Student Post On Food Scarcity

The Emerging Politics of Food Scarcity

by Hue Chen

Not only are we facing a crisis of exploitation and depletion of the limited resources and other various environmental problems, we face another troubling concern, worldwide food shortages. As a world, we are consuming more than we can produce. Lester R. Brown highlights this issue in chapter five of World on the Edge: How to Prevent Environmental and Economic Collapse about the consequences we face politically in the face of food scarcity. Universally, we are faced with some levels of food shortages and with food prices soaring, and inevitable costs follow along.

As our population is rapidly increasing, we are consuming more grain-intensive livestock products which include wheat, rice, corn and soybeans. The limited supply of production and huge demand of these foods causes food prices to soar, not just in the local areas of where they are produced, but worldwide. Brown writes, “Between early 2007 and 2008, world wheat, rice, corn and soybean prices climbed to roughly triple their historical levels (59).” The tremendous climb of prices introduced a national concern and call for food security.
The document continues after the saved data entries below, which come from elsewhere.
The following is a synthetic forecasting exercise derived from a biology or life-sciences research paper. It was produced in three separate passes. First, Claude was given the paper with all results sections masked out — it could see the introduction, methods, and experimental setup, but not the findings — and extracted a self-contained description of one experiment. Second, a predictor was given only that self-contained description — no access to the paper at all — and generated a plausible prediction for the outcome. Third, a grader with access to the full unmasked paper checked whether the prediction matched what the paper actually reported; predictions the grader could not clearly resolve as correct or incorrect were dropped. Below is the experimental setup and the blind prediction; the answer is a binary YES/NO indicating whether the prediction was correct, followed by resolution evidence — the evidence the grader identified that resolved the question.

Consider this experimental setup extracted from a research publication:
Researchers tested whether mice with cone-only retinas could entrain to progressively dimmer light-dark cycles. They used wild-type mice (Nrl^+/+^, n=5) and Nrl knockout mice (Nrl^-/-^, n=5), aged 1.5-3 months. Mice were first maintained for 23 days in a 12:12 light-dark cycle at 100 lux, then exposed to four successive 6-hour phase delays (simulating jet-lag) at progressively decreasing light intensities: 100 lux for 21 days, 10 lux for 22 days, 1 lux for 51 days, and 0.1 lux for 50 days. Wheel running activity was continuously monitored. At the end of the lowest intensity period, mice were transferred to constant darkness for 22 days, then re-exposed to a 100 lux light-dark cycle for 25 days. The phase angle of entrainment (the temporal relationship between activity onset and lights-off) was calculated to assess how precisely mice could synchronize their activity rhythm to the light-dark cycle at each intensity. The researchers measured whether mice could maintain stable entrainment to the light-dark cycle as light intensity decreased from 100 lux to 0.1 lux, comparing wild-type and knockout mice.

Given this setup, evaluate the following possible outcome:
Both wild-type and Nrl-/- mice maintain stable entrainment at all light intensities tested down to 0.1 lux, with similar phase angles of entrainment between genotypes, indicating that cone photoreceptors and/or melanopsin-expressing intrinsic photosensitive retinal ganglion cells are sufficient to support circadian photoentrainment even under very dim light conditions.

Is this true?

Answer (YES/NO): NO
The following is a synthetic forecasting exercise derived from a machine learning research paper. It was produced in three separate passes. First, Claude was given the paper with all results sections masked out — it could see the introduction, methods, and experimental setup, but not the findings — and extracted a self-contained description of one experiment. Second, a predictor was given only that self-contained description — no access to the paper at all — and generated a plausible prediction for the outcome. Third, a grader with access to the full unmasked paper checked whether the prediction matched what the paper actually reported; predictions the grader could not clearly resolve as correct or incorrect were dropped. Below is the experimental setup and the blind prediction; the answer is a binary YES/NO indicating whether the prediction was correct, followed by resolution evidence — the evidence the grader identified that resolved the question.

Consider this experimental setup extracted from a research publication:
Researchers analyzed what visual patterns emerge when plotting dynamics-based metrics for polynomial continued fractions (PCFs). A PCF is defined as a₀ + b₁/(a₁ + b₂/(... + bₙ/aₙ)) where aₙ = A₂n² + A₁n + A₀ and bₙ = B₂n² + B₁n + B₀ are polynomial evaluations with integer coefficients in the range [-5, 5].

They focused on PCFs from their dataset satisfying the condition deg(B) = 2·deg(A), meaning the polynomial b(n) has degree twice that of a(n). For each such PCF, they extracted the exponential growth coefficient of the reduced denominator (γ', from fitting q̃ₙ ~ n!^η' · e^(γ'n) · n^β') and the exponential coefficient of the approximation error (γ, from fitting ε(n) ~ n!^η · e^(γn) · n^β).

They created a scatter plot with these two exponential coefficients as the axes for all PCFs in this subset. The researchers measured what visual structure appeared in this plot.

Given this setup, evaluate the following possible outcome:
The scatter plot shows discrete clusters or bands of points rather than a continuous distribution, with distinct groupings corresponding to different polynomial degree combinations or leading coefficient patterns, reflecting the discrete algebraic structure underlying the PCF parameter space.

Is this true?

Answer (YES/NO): NO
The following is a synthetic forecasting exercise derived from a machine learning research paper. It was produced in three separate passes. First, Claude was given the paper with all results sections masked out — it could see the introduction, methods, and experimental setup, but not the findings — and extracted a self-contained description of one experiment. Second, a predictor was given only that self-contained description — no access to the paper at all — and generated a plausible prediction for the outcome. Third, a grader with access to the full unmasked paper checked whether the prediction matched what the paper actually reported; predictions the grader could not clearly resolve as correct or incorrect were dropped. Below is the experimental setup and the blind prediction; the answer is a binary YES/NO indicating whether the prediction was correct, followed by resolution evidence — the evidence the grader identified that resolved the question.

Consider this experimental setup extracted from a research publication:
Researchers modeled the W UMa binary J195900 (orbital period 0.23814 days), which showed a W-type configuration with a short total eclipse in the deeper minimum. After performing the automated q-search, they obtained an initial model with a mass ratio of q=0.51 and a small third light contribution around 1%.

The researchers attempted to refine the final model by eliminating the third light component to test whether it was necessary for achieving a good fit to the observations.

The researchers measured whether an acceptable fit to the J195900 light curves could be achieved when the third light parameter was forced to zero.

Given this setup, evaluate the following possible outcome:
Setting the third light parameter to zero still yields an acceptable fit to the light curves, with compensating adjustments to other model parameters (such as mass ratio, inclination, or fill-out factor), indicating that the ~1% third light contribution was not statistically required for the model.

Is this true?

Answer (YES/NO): NO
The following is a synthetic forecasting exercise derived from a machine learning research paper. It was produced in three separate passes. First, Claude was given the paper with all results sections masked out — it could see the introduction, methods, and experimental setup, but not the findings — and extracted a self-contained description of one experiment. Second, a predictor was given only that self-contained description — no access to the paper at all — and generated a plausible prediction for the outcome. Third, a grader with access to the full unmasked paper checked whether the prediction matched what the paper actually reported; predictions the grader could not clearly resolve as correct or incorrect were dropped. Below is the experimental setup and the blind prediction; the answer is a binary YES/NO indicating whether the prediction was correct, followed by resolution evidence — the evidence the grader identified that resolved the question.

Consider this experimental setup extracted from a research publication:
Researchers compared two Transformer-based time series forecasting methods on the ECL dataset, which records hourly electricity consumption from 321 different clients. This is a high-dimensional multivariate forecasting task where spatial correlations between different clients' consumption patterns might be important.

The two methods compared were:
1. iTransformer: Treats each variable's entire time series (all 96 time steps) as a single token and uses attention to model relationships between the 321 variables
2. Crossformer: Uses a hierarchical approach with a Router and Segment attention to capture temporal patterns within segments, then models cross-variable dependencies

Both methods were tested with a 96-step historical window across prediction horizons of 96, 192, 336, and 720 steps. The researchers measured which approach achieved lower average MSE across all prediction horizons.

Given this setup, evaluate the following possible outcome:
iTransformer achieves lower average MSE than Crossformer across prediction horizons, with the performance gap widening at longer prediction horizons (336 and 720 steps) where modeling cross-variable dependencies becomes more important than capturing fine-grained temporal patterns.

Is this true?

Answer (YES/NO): NO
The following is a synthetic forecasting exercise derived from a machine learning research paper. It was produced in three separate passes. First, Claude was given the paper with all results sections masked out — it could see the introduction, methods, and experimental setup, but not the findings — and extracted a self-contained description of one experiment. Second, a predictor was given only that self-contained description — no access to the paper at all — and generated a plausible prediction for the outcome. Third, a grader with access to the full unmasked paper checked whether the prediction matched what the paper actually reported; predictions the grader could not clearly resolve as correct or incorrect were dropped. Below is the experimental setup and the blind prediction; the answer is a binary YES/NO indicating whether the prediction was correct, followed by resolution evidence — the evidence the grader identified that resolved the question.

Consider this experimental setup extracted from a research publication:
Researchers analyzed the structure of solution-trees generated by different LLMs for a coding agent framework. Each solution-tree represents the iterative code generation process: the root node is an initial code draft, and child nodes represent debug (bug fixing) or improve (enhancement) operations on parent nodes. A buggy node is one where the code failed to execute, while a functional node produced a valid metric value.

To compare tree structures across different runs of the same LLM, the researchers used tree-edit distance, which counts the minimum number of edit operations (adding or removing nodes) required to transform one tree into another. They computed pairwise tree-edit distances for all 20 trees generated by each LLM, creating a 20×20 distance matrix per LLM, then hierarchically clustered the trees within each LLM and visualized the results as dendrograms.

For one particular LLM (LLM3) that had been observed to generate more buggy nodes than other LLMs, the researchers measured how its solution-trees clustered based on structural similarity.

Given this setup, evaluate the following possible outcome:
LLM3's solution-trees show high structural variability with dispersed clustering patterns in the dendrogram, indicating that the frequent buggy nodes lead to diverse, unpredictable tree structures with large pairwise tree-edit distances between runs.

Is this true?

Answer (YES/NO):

Soaring food prices affect the world, however, low-income areas and families are hit the hardest and as a result, it introduces violence which involves food riots, fights, arrests and even death.

Politics has a tremendously disturbing and negative impact on food shortage. Brown highlights the extreme measures we go to in order to expand production rapidly enough to keep up with demand. This includes some countries having to go to the extent of leasing or purchasing land abroad in order to produce foods for themselves, such as, grain and wheat, livestock and poultry feed and corn. Poorer countries, such as Ethiopia and Sudan, face the immense pressure of selling their land due to chronic hunger, meanwhile wealthy countries view them as “land grabs (63)” and in the long run, as Brown describes it, a “lucrative investment opportunity (64).” Many problems and questions rise to the surface with these land acquisitions, and a primary unease is where these lands are obtained, especially in areas where the natural land and habitats for many species would have to be destroyed just for meeting certain food demands. Brown displays this powerful image in the text, “land investments taking place in countries like Indonesia, Brazil, and the DRC are a disturbing dimension, because expanding cropland in these areas would mean clearing tropical rainforests that sequester carbon” (66). The major concern we don’t wish to face with clearing any plot of land, especially tropical rainforests, is the rise of global carbon emissions, which in return will further disrupt and contribute to the increase of climate change.

Food scarcity is one of the copious environmental problems our world faces, amongst soil erosion, aquifer depletion, crop-shrinking heat waves, melting ice sheets, melting mountain glaciers and diversion of irrigation water to cities. This power struggle for food security is dangerously emerging with not just the soaring food prices, but at the very price of the poor.